* **Consigne**:
Renvoyez toutes les lignes des entrées ci-dessous où figure le mot « when ».

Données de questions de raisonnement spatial
******

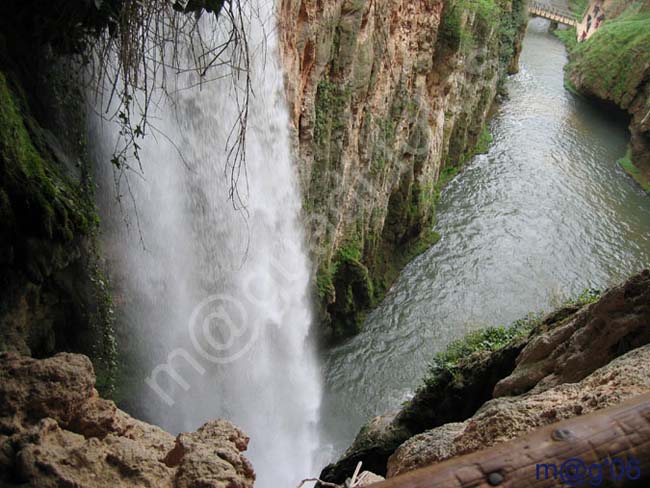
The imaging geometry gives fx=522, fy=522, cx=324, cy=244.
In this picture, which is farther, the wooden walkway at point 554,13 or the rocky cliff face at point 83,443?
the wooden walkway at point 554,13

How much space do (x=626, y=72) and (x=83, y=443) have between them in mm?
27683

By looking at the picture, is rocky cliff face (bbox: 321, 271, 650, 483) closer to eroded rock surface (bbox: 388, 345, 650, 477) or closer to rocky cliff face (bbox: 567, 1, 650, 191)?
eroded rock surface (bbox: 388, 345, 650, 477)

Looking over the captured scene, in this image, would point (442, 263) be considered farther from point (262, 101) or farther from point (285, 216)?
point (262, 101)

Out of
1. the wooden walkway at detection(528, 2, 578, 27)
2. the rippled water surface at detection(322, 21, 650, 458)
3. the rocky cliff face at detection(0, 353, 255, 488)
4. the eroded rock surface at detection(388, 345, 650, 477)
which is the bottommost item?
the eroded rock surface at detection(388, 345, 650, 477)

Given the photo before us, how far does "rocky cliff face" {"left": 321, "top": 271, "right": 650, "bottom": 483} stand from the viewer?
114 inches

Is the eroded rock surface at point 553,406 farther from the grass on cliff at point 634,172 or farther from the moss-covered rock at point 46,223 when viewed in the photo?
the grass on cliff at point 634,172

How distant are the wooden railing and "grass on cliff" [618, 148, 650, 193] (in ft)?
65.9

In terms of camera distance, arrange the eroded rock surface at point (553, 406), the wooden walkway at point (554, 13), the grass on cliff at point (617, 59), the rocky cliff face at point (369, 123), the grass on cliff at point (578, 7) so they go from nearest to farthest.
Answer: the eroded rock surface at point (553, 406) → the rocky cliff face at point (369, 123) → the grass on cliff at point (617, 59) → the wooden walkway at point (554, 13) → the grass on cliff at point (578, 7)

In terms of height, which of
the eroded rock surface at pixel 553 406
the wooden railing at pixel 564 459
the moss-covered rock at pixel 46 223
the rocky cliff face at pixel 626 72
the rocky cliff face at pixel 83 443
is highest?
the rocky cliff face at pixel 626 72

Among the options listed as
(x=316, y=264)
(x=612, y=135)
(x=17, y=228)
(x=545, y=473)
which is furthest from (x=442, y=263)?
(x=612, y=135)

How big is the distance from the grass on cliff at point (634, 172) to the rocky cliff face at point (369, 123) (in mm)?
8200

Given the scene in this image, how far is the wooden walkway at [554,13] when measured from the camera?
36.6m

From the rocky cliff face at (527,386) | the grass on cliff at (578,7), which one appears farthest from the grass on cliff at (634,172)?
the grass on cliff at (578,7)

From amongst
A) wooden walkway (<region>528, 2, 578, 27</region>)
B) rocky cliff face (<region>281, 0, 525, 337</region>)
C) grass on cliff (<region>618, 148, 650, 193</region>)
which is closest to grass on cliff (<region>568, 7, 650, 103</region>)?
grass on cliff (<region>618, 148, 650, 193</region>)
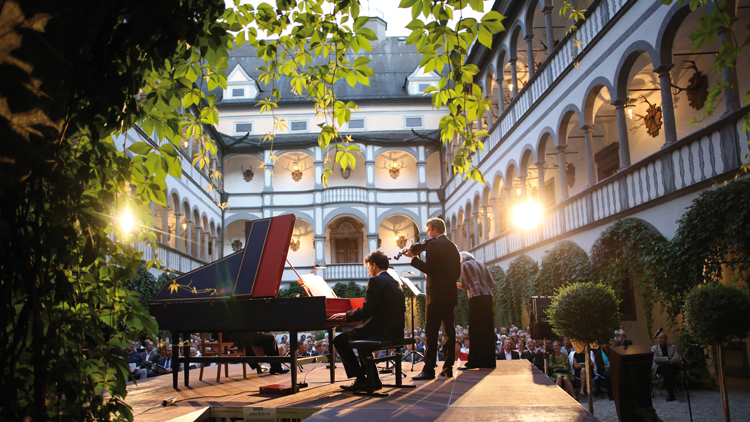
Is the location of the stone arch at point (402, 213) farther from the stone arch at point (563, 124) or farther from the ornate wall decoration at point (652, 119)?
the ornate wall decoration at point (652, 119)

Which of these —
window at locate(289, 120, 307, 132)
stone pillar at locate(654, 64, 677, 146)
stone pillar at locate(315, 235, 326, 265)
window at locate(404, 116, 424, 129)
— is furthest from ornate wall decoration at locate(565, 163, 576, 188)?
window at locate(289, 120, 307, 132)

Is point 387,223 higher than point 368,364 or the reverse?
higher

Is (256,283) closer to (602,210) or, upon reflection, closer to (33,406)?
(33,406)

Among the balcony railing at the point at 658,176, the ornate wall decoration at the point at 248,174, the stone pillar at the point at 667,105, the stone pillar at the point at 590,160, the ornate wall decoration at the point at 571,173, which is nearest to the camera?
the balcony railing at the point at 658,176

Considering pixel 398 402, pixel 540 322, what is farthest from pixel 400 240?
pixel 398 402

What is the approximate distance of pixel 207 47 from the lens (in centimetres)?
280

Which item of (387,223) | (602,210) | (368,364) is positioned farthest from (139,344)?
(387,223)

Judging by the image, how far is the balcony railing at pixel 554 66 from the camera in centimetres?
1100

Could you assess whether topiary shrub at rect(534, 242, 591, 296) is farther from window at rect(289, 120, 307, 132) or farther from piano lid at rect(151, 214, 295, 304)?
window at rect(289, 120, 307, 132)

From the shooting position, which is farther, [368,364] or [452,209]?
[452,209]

******

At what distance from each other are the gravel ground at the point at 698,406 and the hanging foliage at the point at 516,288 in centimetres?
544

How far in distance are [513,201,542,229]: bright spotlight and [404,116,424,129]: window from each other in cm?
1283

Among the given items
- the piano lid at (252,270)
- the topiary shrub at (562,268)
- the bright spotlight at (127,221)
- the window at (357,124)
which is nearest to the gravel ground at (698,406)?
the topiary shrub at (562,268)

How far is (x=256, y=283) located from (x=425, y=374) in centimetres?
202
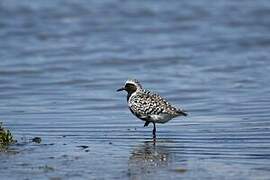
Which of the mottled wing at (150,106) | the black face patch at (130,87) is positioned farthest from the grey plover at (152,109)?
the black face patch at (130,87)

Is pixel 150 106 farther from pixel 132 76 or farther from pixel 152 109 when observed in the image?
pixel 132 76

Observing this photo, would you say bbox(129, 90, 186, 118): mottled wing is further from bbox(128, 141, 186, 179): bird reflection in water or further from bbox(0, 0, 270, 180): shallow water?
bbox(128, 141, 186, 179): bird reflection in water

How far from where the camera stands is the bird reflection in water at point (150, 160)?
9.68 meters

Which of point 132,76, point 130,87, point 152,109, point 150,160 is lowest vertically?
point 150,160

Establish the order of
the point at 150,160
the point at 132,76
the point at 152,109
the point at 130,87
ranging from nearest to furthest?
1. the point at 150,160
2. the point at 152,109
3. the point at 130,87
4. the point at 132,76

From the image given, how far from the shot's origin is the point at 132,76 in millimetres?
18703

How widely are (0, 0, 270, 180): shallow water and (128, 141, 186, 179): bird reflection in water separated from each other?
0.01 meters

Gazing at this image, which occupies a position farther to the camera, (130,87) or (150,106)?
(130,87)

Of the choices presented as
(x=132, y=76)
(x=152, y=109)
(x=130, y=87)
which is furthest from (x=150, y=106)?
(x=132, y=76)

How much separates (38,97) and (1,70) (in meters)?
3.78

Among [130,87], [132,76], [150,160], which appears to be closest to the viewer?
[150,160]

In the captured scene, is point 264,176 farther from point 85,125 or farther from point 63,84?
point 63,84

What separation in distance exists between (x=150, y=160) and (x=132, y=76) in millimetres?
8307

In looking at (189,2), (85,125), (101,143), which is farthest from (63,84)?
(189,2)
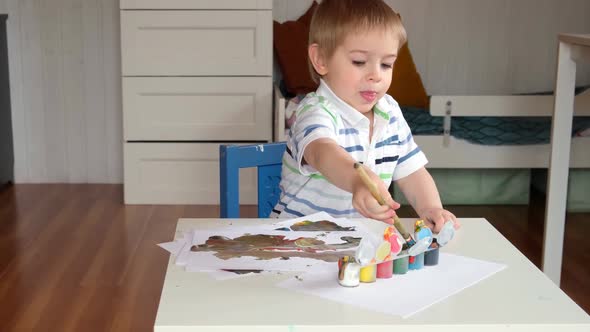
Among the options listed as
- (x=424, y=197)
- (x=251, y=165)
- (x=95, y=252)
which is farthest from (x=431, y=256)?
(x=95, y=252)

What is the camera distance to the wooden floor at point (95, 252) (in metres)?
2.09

******

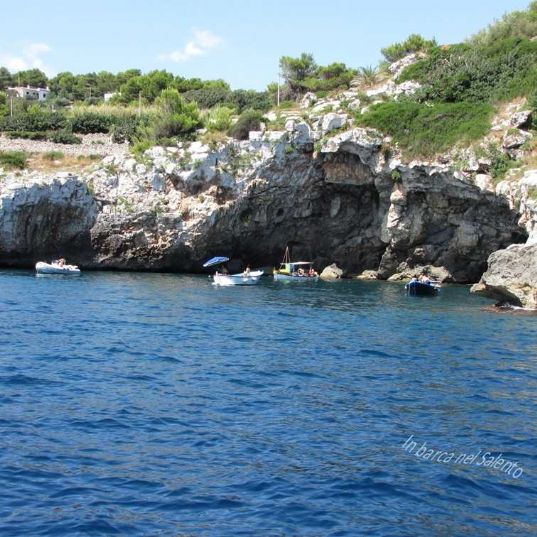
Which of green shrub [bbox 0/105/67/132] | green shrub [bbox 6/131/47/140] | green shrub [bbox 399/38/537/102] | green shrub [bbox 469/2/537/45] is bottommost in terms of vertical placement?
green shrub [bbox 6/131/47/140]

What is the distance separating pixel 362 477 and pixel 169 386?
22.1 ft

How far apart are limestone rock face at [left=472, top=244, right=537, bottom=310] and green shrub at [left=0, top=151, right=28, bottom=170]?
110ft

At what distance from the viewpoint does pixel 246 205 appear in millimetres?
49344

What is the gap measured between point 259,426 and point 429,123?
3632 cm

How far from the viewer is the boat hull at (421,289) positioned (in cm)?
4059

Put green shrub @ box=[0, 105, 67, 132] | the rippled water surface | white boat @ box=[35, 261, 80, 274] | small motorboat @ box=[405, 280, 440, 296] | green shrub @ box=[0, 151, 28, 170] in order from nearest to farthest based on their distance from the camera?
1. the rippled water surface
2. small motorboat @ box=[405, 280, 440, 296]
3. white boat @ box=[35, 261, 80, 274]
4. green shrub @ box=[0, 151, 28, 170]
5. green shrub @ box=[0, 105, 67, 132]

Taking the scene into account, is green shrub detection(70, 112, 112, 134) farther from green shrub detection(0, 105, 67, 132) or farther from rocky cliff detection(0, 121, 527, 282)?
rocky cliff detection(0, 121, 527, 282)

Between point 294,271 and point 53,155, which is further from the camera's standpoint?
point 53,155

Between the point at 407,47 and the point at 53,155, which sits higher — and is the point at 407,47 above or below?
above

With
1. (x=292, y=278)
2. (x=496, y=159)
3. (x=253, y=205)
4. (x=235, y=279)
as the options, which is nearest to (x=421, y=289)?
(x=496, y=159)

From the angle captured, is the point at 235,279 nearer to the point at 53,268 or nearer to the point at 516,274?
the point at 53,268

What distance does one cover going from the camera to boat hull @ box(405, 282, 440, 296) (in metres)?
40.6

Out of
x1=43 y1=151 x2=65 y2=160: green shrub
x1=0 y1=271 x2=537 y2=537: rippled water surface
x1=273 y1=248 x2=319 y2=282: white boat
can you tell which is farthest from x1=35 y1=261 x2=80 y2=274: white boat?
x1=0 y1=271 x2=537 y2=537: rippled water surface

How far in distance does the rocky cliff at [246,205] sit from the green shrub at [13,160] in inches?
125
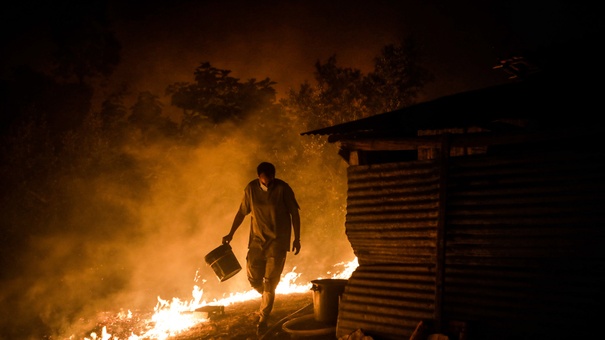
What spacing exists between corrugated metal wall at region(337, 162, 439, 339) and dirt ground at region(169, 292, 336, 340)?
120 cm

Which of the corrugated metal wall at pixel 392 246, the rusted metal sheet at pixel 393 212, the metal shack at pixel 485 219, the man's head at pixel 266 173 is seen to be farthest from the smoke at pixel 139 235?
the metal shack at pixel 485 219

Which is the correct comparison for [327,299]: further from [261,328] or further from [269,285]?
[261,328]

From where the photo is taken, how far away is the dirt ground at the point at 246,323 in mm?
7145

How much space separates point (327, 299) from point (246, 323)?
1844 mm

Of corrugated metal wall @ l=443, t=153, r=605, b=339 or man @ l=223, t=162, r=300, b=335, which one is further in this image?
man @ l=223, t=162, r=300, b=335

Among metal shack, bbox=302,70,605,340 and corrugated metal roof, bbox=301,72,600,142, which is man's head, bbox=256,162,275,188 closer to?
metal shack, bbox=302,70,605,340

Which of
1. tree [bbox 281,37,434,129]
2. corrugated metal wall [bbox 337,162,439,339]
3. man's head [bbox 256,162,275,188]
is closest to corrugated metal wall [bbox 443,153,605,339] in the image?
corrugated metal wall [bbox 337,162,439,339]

******

* **Réponse**:
Is the eroded rock surface at point 553,406 farther from the grass on cliff at point 634,172 or farther from the moss-covered rock at point 46,223 when viewed in the photo?
Given the scene in this image, how far is the wooden walkway at [554,13] when measured from the camera?
Is pixel 150 106 farther from pixel 132 76 or farther from pixel 152 109 when observed in the image?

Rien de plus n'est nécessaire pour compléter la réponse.